▶ **Short task**
Rewrite the material below, substituting "pale blue" for every "light blue" and changing nothing else.

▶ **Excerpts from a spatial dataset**
======

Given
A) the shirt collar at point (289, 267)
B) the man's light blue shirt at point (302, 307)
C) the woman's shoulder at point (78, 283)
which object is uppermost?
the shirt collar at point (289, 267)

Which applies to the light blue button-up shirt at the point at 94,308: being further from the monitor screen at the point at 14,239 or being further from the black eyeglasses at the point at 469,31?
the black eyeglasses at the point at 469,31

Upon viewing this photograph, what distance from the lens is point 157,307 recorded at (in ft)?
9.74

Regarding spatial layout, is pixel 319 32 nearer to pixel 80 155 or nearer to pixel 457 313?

======

▶ **Finished answer**
Given
A) the shirt collar at point (289, 267)
B) the man's pale blue shirt at point (302, 307)
C) the woman's shoulder at point (78, 283)
which object is uppermost?
the shirt collar at point (289, 267)

Which applies to the pale blue button-up shirt at the point at 94,308: being further from the monitor screen at the point at 14,239 or being further from the black eyeglasses at the point at 469,31?
the black eyeglasses at the point at 469,31

Upon viewing this photograph, what distance from the lens is point 157,307 recorded at (in ft)?
9.74

Regarding spatial layout, is pixel 319 32 nearer to pixel 80 155 or nearer to pixel 457 313?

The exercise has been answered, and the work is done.